=== The request ===
Put the following lines into a numbered list, omitting the blank lines.

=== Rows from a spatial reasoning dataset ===
--

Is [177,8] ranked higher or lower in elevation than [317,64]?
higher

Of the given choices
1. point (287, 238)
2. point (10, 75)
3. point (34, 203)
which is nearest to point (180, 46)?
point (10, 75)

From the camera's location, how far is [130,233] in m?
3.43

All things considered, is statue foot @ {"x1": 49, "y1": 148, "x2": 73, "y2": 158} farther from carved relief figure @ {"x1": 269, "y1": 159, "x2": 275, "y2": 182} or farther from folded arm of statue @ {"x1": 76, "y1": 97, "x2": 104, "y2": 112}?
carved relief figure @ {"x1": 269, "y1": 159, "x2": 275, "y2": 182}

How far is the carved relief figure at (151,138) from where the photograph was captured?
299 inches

--

=== Result of the exercise ===
1. Is [177,8] ranked higher or lower in elevation than [317,64]?
2. higher
3. Of the given choices
4. 1. point (287, 238)
5. 2. point (10, 75)
6. 3. point (34, 203)
7. which is nearest to point (180, 46)?
8. point (10, 75)
9. From the camera's location, how far is [130,233] in m?
10. 3.43
11. All things considered, is statue foot @ {"x1": 49, "y1": 148, "x2": 73, "y2": 158} farther from carved relief figure @ {"x1": 269, "y1": 159, "x2": 275, "y2": 182} or farther from folded arm of statue @ {"x1": 76, "y1": 97, "x2": 104, "y2": 112}?
12. carved relief figure @ {"x1": 269, "y1": 159, "x2": 275, "y2": 182}
13. How far is the carved relief figure at (151,138) from where the photograph was captured?
14. 299 inches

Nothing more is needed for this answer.